本当に楽しくて、嬉しくて、あんなにも生きていることを実感できる時間は無かった。 相手を殴る感触、皮が裂けて血が流れる、あの血沸き肉躍る感覚。あれが忘れられない。自分の体に生まれる痛みや興奮。それすら喜びだった。
俺には生きる目的ができた。
闘い。
闘えるのならば、何でもする。血反吐を吐いて、立ち上がれなくなるまで、命が果てるまで。死ぬ瞬間、その一瞬まで闘い続ける。俺が俺であるため、生きていると実感するために、俺は闘い続ける。

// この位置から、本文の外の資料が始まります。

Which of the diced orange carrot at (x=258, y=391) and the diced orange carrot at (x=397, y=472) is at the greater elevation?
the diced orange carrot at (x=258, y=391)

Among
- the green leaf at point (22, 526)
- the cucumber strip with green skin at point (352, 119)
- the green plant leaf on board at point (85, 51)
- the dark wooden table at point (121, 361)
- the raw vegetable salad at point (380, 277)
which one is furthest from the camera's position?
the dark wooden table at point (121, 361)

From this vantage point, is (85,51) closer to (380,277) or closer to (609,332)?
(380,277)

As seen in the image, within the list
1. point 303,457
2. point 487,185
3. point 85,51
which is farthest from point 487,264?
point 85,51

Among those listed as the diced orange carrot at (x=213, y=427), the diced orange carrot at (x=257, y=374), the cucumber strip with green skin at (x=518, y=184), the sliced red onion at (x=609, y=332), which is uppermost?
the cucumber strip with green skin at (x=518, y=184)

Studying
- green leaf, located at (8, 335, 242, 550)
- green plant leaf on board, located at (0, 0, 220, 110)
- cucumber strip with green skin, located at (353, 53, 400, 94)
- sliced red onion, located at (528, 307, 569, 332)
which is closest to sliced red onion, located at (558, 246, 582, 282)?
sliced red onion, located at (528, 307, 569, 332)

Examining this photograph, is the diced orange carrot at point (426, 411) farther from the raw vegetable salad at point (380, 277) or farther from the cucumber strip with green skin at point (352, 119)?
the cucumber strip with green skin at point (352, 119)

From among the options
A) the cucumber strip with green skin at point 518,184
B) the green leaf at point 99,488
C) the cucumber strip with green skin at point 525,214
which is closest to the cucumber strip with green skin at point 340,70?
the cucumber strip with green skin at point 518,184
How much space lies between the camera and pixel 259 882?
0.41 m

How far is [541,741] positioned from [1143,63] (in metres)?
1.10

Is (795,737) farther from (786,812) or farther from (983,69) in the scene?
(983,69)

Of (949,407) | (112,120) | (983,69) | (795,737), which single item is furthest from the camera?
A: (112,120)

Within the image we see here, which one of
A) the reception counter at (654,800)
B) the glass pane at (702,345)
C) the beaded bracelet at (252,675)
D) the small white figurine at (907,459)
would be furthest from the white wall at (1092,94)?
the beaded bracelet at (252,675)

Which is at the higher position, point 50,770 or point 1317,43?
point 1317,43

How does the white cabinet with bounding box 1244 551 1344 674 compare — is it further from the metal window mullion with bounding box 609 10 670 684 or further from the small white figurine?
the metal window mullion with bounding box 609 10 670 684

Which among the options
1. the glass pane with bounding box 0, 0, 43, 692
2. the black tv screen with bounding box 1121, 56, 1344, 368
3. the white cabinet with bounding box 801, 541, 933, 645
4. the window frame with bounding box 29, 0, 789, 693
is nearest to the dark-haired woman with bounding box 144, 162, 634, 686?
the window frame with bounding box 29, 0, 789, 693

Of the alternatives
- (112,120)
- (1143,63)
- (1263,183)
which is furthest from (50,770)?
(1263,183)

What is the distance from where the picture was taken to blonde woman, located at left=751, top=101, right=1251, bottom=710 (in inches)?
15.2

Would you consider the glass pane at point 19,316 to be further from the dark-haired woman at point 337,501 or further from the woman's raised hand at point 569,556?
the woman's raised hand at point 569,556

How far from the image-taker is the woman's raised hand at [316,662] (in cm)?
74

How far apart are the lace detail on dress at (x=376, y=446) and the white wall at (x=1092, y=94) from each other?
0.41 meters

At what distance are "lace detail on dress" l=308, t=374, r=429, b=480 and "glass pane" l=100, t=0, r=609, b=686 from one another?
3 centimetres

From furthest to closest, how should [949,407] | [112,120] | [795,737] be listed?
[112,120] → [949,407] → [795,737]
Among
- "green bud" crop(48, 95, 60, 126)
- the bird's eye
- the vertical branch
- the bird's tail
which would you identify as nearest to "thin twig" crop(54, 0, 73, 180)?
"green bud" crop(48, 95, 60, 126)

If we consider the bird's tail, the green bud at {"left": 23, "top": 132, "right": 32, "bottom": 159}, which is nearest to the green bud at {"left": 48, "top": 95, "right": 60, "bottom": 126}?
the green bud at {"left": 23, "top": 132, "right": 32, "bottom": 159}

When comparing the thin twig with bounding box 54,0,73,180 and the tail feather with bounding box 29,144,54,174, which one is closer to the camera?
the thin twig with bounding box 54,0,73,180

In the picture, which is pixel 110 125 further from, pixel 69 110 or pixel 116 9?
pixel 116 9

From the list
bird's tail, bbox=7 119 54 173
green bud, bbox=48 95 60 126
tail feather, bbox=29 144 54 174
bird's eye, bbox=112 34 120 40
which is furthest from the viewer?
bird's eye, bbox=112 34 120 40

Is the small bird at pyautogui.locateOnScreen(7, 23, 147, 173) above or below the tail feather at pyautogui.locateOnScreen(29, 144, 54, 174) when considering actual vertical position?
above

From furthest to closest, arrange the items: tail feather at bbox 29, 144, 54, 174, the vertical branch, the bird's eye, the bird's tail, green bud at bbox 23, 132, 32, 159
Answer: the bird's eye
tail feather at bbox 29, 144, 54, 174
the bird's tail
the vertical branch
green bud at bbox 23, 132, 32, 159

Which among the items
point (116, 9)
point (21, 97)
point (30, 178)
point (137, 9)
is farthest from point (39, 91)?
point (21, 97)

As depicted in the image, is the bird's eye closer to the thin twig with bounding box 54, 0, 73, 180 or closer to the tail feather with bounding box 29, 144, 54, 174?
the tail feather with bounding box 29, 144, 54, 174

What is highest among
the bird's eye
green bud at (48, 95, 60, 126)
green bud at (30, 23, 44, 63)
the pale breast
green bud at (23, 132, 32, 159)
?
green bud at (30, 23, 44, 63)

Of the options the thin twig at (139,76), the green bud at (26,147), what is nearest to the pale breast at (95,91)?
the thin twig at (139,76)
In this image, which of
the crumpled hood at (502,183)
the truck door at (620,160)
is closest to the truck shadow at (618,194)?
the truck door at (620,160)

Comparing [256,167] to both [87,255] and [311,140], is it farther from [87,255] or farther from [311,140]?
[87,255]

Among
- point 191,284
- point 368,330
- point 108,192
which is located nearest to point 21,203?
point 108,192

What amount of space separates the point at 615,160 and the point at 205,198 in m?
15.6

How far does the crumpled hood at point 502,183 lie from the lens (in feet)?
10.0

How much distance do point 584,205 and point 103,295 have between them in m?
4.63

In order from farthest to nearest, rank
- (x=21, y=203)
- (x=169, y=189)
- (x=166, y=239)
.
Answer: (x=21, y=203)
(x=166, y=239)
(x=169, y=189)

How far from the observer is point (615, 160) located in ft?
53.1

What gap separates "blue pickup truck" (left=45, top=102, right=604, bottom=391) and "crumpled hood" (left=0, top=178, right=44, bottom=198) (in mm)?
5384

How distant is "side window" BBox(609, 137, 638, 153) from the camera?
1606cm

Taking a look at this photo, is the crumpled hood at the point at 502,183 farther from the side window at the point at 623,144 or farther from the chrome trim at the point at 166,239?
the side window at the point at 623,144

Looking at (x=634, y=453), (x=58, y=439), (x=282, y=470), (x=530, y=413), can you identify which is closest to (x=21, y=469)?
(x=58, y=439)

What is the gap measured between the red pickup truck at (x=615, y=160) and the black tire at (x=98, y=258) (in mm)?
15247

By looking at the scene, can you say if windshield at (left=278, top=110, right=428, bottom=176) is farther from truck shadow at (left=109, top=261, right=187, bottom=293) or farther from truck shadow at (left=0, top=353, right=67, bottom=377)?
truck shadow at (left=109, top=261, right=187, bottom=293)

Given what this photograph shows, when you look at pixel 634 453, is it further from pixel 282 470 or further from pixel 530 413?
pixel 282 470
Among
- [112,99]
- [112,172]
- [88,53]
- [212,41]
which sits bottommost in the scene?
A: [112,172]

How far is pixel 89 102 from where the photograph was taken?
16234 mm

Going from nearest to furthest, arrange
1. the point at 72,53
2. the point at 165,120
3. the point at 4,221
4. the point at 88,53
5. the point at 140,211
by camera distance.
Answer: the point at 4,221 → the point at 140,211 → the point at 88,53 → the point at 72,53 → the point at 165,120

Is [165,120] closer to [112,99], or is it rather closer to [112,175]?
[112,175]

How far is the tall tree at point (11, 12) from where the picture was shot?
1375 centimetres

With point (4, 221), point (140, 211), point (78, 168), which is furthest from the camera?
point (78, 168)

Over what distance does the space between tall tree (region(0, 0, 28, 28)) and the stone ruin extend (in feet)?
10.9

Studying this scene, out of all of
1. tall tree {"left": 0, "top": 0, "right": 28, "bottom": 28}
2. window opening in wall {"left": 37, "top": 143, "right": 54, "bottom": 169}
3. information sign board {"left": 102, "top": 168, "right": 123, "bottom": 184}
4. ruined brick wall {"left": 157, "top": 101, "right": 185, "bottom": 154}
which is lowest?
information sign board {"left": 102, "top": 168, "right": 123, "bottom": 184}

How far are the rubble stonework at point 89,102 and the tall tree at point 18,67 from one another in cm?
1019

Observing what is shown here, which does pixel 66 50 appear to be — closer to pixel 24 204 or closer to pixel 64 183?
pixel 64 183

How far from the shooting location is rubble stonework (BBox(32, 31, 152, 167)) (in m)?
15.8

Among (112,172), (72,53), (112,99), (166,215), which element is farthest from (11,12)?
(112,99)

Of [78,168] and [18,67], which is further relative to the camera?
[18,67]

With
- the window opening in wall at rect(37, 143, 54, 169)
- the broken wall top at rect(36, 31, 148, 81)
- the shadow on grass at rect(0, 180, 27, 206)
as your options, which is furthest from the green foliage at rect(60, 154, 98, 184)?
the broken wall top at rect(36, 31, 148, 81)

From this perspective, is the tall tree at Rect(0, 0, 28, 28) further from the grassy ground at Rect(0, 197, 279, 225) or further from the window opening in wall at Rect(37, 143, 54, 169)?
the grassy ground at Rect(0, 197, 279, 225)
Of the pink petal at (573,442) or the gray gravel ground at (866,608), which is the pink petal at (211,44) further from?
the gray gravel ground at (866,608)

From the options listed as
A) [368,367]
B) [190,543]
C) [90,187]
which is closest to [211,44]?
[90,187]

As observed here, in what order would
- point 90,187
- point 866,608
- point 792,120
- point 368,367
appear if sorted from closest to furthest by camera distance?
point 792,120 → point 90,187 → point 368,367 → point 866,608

いつも通りに警備部隊のブリーフィングを終えたとき、俺に地下IS格納庫前に行くように上官より命令が下った。詳しい内容は言われなかったものの、悪名名高いIS部隊からの呼び出しである、きっと碌なことではない。警備隊員の一部から死地に赴く兵士のように敬礼をされ、呼び出し場所である地下IS格納庫前に来たのだが、約束の時刻になっても相手は現れない。待たされること20分。戻ろうかとした時、彼女は現れた。
「おまたせ~」
見計らったかのように軍服に身を包み、ブロンドのストレートヘアをなびかせて近づいてくる彼女は悪びれた様子もなくこちらに手を振ってくる。
「……アンベール少尉、用件は何でしょうか?」
「いつも通りでいいわよ、テオ。私とあなたの仲じゃないの」
「今は公務中です、そのような言動は出来かねます」
マリー・アンベール少尉はわざとらしいため息をつき、ヤレヤレと言った感じに首を振る。マリーとは研究所からの長い付き合いだ。仲間の中で1つ年下の俺を弟の様によく世話をしてくれた。訓練部隊から俺が警備隊に、マリーがIS部隊に配属された後も時間を見つけては会いに来てくれる良き姉である。
「あなたの階級は私より上の大尉じゃないの?」
格納庫の電子ロック式の扉を開け、俺に手招きをして中に入っていく。
「IS部隊の機嫌を損ねたくはないので」
マリーに続き、格納庫に入る。中はIS格納庫であるため戦闘機や戦車のそれと比べれば、狭い。最新の機材や資材、ISの武装が並んでいるために余計狭く、窮屈な感じがする。
「そんなに怖いかな、うちの部隊?」
「誤射と言って、警備隊に一斉射撃する部隊は誰だって怖いと思いますが?」
先日、演習場付近を巡回していた警備隊にIS部隊がわざと誤射する事件が発生。幸い怪我はなかったが、周りの地面がきれいに吹き飛ばされ、その場にいた全員が爆発の衝撃で倒れていた。
「だって、二股かけてうちの部隊の子を弄んだのよ」
原因は痴情の縺れ。彼女持ちの隊員がIS部隊員と遊び半分で付き合ったのが事の発端。問題の隊員は原因をIS部隊員に転嫁した。そのせいで恨みを買い復讐という名の地獄を見ることとなった。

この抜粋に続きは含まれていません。